ライター:なお
皆様は、普段一緒にいる仲間の「強み」について考えたことがありますか?生きていればいろいろな集団に所属することになりますね。
産まれて最初に所属する集団は家族だといわれているし、そのあとも学校、友人同士、職場、何かのサークル、あるいは恋人同士や夫婦など、考えてみれば私たちは産まれてから死ぬまでの間に本当に多くの「仲間」と共に過ごしているのです。
では、普段から顔をつき合わせているその「仲間」に対して、私たちはどんな思いを持っているでしょうか。
もちろん、よいところも沢山あるでしょうけれど、例えば「もっとこんなふうになってくれたらよいのに」とか、更には「気に入らないけれど職場だから仕方なく一緒に仕事をしている」とか、ついつい色々な思いを抱いてしまいがちですよね。
もちろん私にも少なからずそのような経験はありましたが、せっかく学んでいるコーチングのエッセンスを活かし、ちょっとおもしろい活動に取り組んでみましたので、ここにそのエピソードを書かせていただこうと思います。
せっかく何かのご縁で、こうして同じ時期に同じ机を囲んで仕事をしている仲間になりました。それならその仲間同士お互いの強みをしっかりと認識し、更によい人間関係を構築して仕事のパフォーマンス(生産性や効率)を上げることが出来たらどんなによいでしょう。

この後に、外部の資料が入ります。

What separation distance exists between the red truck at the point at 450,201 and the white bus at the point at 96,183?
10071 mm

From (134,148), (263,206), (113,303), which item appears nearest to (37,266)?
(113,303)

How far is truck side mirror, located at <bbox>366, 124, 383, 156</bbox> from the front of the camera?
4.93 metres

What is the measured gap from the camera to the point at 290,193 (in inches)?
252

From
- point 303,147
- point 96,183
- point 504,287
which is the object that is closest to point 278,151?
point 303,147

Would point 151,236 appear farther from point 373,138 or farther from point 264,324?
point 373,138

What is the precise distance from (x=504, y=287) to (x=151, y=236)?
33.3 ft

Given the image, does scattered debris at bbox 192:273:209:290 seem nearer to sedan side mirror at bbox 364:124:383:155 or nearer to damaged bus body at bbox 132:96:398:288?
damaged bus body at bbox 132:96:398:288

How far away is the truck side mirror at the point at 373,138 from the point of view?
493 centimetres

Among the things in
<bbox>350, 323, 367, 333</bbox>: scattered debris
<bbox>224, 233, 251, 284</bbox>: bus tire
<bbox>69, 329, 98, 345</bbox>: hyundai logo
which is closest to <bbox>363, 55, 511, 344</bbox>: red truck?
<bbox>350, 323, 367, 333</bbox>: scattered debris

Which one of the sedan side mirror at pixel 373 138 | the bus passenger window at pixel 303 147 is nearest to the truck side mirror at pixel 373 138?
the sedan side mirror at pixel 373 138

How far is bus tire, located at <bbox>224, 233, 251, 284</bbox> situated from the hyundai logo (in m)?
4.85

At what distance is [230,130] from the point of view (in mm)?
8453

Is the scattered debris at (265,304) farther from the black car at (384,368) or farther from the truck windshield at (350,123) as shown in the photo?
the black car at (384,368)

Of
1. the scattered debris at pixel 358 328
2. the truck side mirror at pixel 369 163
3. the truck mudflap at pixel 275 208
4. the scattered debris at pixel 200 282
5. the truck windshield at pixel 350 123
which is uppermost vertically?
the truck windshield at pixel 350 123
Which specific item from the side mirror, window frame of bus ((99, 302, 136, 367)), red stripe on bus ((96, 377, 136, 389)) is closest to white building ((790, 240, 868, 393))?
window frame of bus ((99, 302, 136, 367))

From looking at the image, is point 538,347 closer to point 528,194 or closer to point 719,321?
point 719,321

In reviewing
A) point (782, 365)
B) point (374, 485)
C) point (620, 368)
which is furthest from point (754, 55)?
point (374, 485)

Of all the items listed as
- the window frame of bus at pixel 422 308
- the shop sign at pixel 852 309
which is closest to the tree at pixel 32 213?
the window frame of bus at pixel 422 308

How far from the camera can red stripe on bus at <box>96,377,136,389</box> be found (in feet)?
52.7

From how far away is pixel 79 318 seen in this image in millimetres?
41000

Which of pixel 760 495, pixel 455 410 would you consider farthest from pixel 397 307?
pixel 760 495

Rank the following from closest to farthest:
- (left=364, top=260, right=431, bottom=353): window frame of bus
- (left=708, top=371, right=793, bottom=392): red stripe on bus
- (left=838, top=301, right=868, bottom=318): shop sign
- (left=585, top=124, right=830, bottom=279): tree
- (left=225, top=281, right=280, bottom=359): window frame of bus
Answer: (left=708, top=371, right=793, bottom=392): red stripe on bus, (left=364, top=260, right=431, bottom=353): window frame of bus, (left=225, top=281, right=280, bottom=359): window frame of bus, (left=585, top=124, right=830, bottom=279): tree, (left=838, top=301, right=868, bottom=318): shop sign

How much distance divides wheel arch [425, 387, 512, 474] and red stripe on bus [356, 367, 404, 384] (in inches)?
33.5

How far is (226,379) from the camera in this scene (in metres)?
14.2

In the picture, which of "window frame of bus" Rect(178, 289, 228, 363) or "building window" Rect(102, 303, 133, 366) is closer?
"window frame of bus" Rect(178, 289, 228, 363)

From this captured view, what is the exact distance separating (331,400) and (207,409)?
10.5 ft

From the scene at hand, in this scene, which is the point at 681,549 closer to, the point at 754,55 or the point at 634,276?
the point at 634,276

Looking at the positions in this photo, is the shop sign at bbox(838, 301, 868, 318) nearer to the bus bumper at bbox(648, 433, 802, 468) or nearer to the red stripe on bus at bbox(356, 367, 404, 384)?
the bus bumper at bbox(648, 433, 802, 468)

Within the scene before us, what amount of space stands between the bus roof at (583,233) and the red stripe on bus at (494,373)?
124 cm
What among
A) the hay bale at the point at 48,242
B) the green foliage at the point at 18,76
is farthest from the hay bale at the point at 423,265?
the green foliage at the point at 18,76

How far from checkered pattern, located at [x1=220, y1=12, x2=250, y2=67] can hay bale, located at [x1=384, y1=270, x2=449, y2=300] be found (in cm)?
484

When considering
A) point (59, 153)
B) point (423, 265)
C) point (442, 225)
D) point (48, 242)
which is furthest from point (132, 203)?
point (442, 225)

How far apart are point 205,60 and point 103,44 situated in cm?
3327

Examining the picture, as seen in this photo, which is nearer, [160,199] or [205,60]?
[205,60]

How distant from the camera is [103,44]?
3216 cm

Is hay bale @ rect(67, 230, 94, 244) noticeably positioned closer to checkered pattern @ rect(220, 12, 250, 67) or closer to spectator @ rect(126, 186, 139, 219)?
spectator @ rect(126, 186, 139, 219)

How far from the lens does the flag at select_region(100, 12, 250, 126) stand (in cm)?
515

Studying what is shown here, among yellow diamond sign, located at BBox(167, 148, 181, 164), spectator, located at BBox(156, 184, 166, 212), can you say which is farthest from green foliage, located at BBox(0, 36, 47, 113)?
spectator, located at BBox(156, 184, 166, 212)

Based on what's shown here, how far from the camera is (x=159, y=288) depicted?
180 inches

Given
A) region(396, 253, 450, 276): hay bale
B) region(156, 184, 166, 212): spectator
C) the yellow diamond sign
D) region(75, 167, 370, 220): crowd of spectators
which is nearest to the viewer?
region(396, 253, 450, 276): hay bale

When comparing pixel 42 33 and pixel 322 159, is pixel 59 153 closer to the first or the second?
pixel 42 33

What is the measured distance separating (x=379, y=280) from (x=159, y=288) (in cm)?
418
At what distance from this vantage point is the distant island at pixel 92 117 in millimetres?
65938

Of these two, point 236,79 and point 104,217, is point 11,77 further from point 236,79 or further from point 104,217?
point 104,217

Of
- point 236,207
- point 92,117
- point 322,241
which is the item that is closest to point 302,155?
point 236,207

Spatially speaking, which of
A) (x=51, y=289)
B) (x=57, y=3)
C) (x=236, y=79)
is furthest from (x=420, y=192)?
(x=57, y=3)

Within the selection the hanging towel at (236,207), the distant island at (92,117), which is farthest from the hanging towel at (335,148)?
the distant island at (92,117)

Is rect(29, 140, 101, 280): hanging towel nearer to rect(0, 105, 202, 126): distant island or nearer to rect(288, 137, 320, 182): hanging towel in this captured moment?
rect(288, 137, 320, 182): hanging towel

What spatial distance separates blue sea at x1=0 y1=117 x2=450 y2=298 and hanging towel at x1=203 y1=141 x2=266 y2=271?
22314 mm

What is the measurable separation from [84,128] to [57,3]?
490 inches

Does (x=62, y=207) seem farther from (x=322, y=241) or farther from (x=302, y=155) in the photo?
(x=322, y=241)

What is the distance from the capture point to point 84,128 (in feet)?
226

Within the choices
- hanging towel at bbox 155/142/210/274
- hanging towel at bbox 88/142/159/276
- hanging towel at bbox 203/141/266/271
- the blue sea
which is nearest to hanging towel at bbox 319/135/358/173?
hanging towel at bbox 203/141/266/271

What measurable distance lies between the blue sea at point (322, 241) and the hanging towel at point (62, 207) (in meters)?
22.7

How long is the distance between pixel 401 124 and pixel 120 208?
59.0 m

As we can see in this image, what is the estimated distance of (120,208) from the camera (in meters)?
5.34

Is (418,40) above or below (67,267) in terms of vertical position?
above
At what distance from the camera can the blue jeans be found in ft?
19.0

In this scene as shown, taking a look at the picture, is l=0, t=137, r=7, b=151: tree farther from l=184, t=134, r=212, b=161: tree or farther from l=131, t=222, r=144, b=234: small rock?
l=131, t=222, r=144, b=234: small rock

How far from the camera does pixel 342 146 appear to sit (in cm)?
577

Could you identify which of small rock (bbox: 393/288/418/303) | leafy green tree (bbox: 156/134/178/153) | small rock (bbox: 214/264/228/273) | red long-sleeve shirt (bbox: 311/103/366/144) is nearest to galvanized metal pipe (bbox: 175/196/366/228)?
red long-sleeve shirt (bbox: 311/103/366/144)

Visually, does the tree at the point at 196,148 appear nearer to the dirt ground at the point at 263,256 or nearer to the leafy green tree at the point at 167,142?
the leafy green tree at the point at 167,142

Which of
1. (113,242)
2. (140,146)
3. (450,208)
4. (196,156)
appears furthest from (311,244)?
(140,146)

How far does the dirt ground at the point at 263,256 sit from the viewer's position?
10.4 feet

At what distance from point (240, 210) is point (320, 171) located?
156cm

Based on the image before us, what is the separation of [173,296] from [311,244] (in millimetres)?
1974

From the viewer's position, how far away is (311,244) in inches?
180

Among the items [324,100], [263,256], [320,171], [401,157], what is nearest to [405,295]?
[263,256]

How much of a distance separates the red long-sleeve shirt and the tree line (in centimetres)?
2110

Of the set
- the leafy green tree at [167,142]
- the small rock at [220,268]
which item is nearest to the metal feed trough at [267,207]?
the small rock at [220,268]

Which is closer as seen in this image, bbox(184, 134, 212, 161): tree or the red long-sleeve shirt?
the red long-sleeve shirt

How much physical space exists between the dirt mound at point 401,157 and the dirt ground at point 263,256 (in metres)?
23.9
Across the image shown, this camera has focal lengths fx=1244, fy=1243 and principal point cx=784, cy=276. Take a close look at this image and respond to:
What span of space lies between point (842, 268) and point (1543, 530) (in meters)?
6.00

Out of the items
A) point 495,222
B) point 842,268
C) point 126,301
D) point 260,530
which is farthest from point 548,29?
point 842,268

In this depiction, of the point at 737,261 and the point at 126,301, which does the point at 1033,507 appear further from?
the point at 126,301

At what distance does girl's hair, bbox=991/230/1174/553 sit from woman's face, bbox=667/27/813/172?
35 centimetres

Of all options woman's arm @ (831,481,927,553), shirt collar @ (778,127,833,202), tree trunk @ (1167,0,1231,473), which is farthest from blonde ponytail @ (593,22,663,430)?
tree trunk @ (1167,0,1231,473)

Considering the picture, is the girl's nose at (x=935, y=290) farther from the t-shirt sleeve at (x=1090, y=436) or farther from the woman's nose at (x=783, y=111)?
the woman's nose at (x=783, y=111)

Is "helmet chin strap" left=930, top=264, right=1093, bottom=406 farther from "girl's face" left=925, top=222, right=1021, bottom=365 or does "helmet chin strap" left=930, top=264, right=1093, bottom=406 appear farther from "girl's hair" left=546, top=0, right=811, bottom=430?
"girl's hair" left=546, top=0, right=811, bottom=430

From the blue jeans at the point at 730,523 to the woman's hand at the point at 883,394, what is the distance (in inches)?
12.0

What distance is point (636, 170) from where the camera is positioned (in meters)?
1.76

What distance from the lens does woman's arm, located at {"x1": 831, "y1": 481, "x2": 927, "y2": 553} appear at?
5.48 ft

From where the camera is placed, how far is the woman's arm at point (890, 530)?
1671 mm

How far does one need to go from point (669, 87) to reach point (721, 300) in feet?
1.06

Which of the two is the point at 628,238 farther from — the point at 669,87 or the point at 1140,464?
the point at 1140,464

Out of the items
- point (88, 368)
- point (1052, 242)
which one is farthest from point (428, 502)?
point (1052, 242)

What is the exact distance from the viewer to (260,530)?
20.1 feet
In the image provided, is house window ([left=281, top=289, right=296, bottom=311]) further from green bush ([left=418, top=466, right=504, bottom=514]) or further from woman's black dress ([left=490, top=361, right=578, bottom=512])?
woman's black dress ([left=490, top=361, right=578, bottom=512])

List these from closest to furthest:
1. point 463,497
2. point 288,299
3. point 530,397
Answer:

そこで、まず仲間がお互いの強みを観察し、書き込むことの出来るシートを作成しました。私の部署は女性ばかり数人で構成されています。
その中には学生のアルバイトさんも含まれています。更に直属の男性上司も巻き込み、全員の名前と、各自が一人一人の強みを書き込むことの出来る大きな枠をつくりました。普段、職場の仲間にはついつい高望みをしてしまったり、ときに文句の一つも言ってやりたいような気持ちになることすらありますが、ここはあえて、それをぎゅっと抑える。
隣にいつもいる仲間の「強み」にだけフォーカスを合わせ、考えてもらいました。そのため、シートに記入する際にはお世辞、批判、リクエストは厳禁としました。正直に、自分の感じたまま、相手の強み、素敵だと思うところだけをいくつでも挙げてください。そしてその前に、まずは自分で感じている「自分自身の強み」を、遠慮することなく正直に書き込んでください。
この取り組みの狙いは、まず「視点を変える」ことにありました。風通しの悪い場所にいると、ついつい一つの方向でしか物を捕らえることが出来なくなってしまいがちですね。「強みだけを感じる」という取り組みによって、仲間を見る位置を変えることが出来ました。
次に、自身の強みをしっかりと認識し、それを周囲に表現できる力を養うこと。これは案外難しいことです。遠慮も背伸びも取り繕いも要りません。真実の自分としっかり向かい合ってほしいのです。また、例えば学生アルバイトさんから男性上司など、普段少し遠い距離にいる仲間をしっかりと感じてもらい、強みを味わって表現していただくことも大きな狙いの一つでした。
全員の記入が済んだら、集まった全てのシートをコピーして全員に配布しました。自分は、仲間からどのような強みを感じてもらっているか。仲間は、他の仲間からどんなふうに感じられているか。シートを読む皆の声は弾み、「あー、こういうところ、あるよねー」と大きな歓声を上げる人もいました。この取り組みの最大の狙いはもちろんここにあります。
仲間からの大きな存在承認を受けることで、今、確かに自分の居場所はここにあると、皆が実感したのでした。
こんなふうにコーチングのスキルはいろいろな場所でいろいろな形で活用することが出来るのです。ぜひ多くの人にコーチングを知っていただき、自分を、仲間を、そして世界を温かくすることが出来たら嬉しいですね。